Someone really into the grift once told me, “The secret is always making the other party think they’ve won.” He lives in Belize now and isn’t coming back stateside any time soon, but I like applying that good advice in humbler, sillier ways. There’s twisted fun in manipulating people who think they’re smarter than you, when they don’t even know what you’re doing. A little show of cred, a flash of real money, and some research — that’s still the essence of every scam. It’s just a question of scale and intent on return. Me, I like to see proud, puffed up old men have punch ups over chessboards, not knowing how the game got away from them.
If I sickly stir up some heated feelings amongst arrogant old farts, I do my atonement by supporting the city’s very fine musicians, at what are still some of the greatest clubs in the world — for jazz, anyway. I like the Lenox Lounge in Harlem and the Zinc Bar in the Village (they moved from their wonderful but very small quarters on Houston Street to great premises at 82 West 3rd Street, between Thompson and Sullivan).
The Lenox Lounge is at 288 Lenox Avenue, or Malcolm X Boulevard at 124th and 125th. There’s a lot of history in this venue, and a lot of musical life still going down. At the Zinc Bar, you can hear phenomenal talents like Cidinho Teixeria, the Brazilian pianist, who’s a get-the-party-started-no-prisoners player if there ever was one. If you don’t have fun listening to him, better check that pulse.
Even more commercial, somewhat cynical clubs like the Blue Note at 131 West 3rd Street or the Iridium at 1650 Broadway in Times Square, are still great places to really hear music — and they continue to draw rich talent.
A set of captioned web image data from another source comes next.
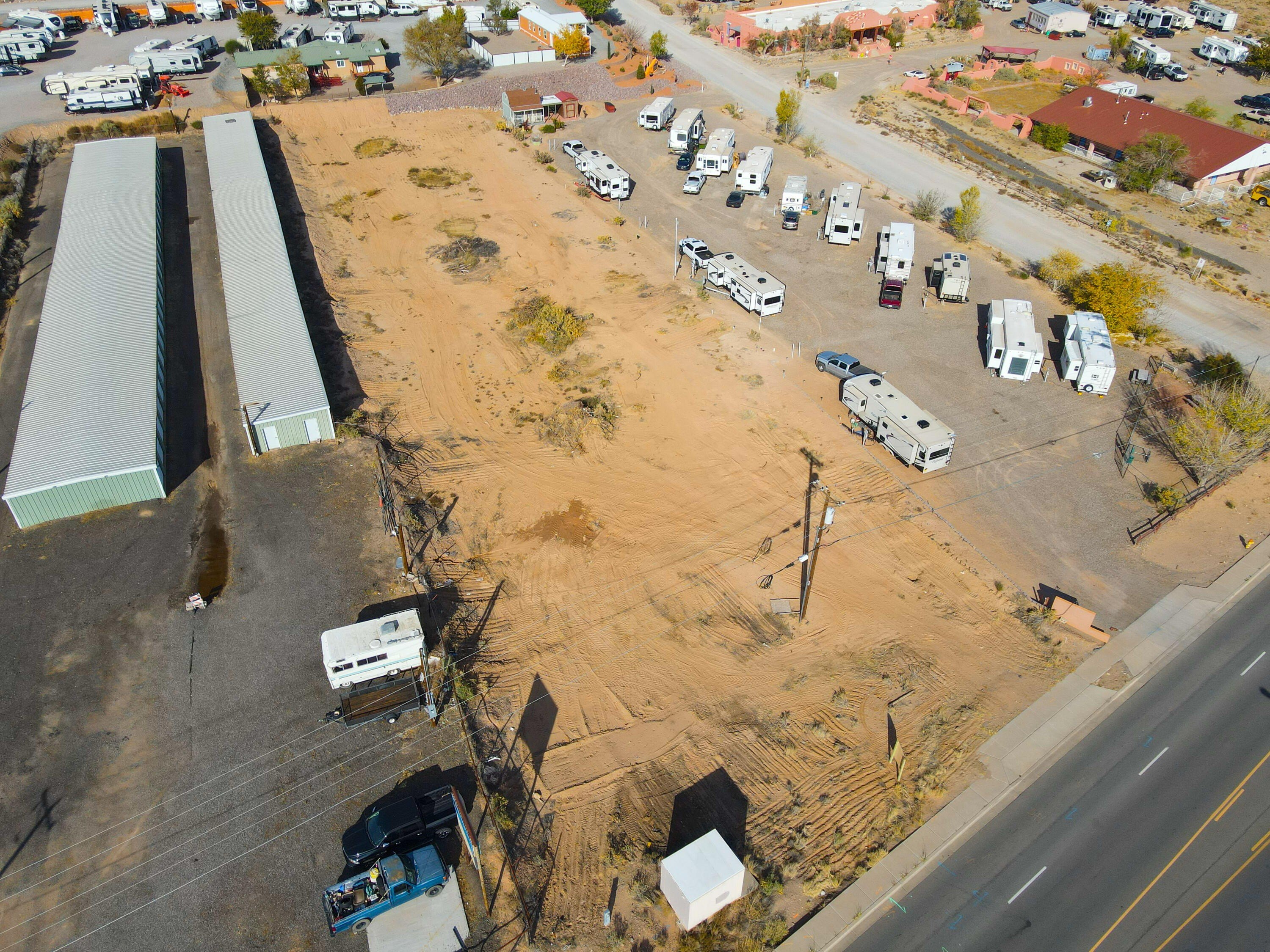One Acre Commercial Land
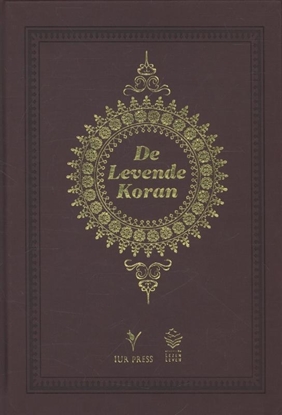 Afbeeldingen van De levende Koran
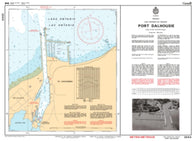 Buy map Port Dalhousie by Canadian Hydrographic Service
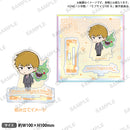 モブサイコ100 Ⅲ　エクボがいっぱいジオラマアクリルスタンド 霊幻＆ウーを食べようとしているエクボ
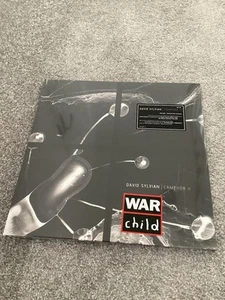 DAVID SYLVIAN Camphor II 2 X LP Coloured Vinyl G/F Sleeve RSD 2025 SEALED/MINT - Picture 1 of 5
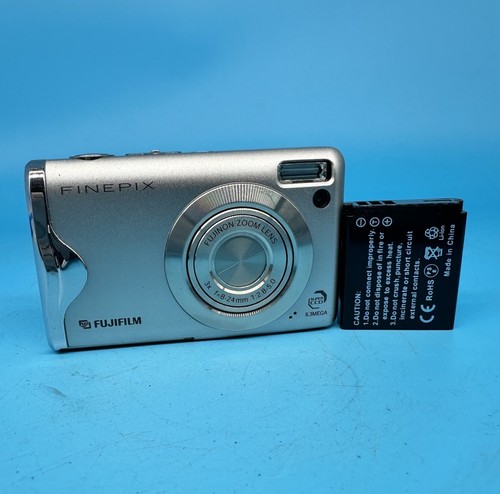 Fujifilm finepix f20 3mp - fujifilm,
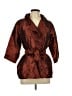 Chico's Brown Jacket Size Lg (2) - photo 1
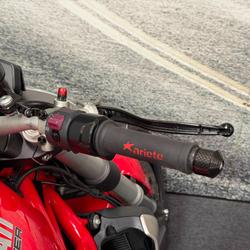 2014 DUCATI MONSTER 1200 Red
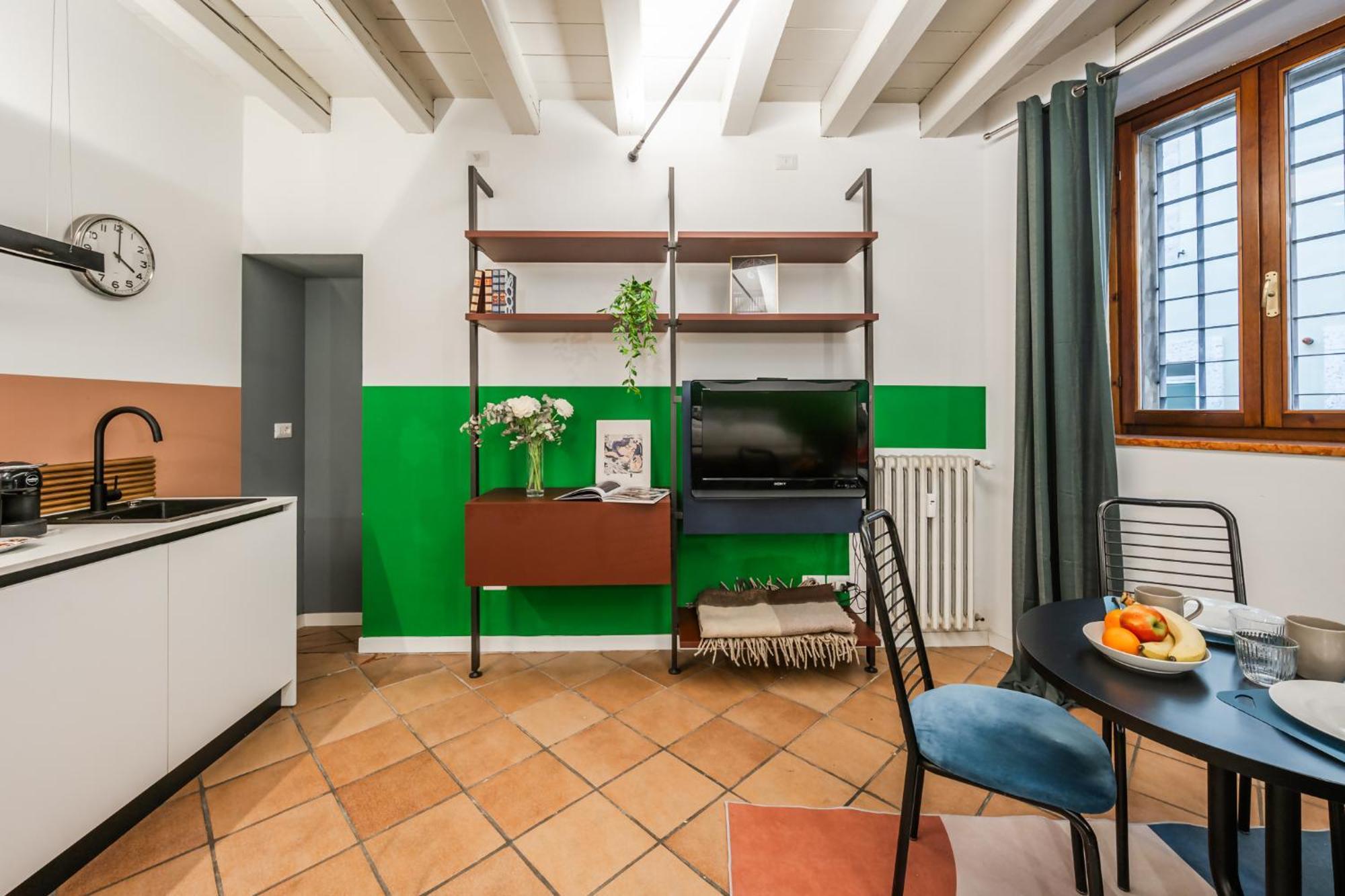 Riverwalk Al Castello Indipendent Apartments 维罗纳 外观 照片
New venues keep popping up, thankfully. Such is the nature of live music. But you can’t go past B.B. King’s joint on 42nd Street. Some rather important people have a way of appearing there — and James Brown was on the way to that door when he died. We should all have such a good destination in mind when the sand’s running down.
On my last visit, I realized, while doing book interviews, that Irma Thomas the Queen of New Orleans was playing. Six bourbons down, the latest interview done, I charged the box office. “I have to see her. I must be right down front.”
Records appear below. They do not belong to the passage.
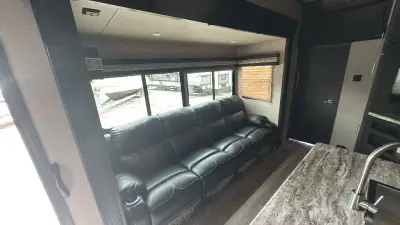 2020 Xlr By Forest River XLR Nitro Fifth Wheel TH 35DK5 photo 14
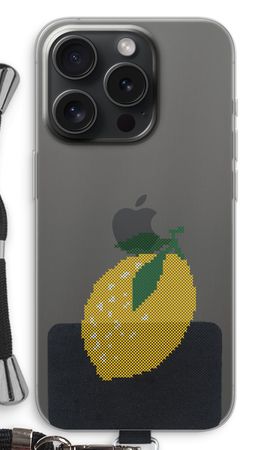 Stitched Lemon
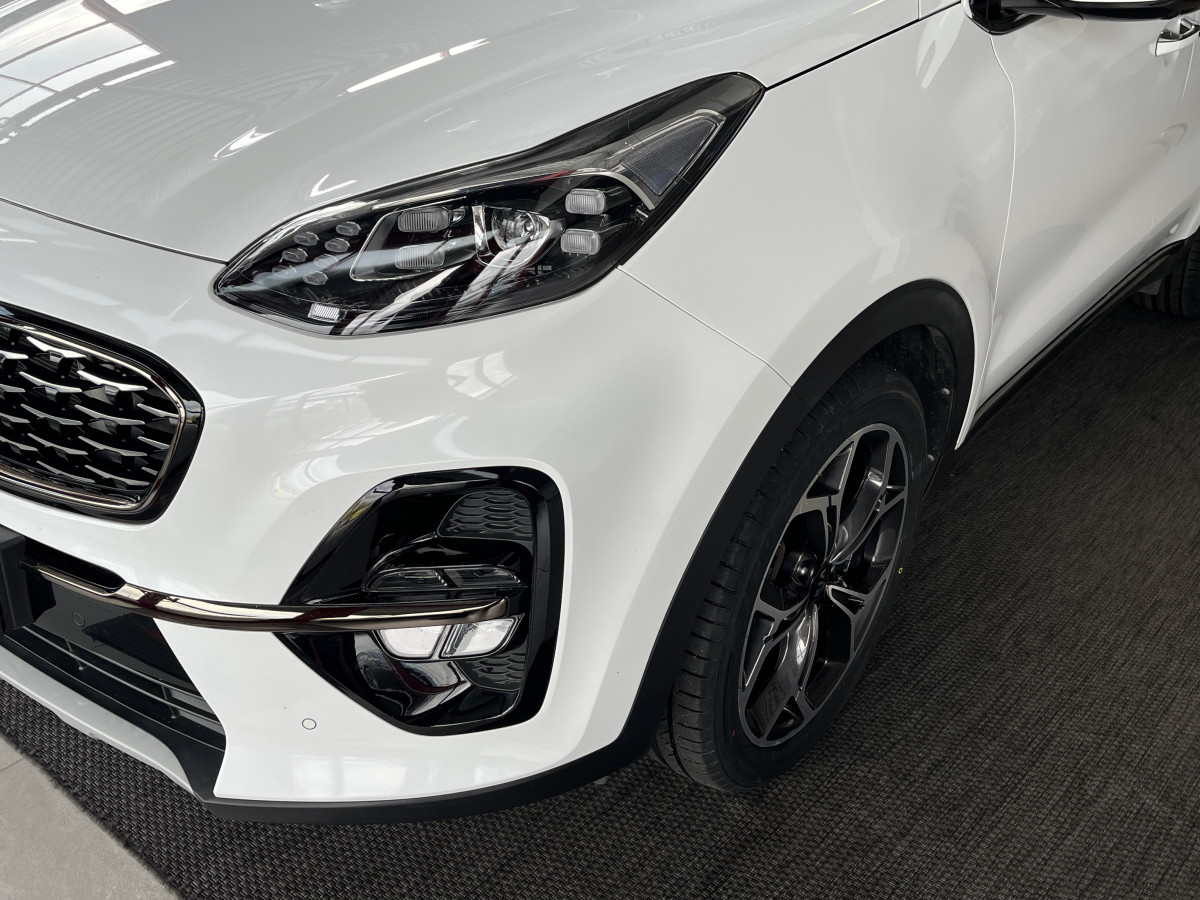 KIA SPORTAGE 1,6 CRDI  136 DCT7  GT LINE PREMIUM 4X2 GPS TOIT PANORAMIQUE OUVRANT  CAMERA 360 APPLE CARPLAY REGULATEUR LIMITEUR HIFI JBL KEYLESS PARK PILOT JANTES ALU 19  EXCELLENT ETAT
I was told, “I’m sorry sir, we’re all sold out.”
“You don’t understand,” I said. “I have only two weeks to live. I know all her lyrics. This is a chance for you to gain some karma credit.”
I got my seat. Right down front. And the security dudes were very kind when I attempted to take the stage. Some of my tablemates from Westchester County were a little surprised at my doings — but that’s because they didn’t know the songs.
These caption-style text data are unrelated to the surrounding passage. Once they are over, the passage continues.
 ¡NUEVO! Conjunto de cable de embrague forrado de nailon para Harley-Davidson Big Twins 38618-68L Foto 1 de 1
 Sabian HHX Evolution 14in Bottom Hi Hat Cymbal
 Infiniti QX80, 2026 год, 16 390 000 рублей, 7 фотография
The girl on the ticket desk who I’d spun the yarn to get in spotted me on the way out. “Two weeks to live, huh?”
“Maybe three now,” I said. “Thanks.”
“Well, you told the truth about knowing all the songs,” she said. “We heard you from here.”
“This is New York,” I said. “If we don’t remind ourselves we’ll forget.”
“You’re not from New York,” she said, noticing my accent.
“Perhaps not,” I replied. “That’s why I know I’m here now.”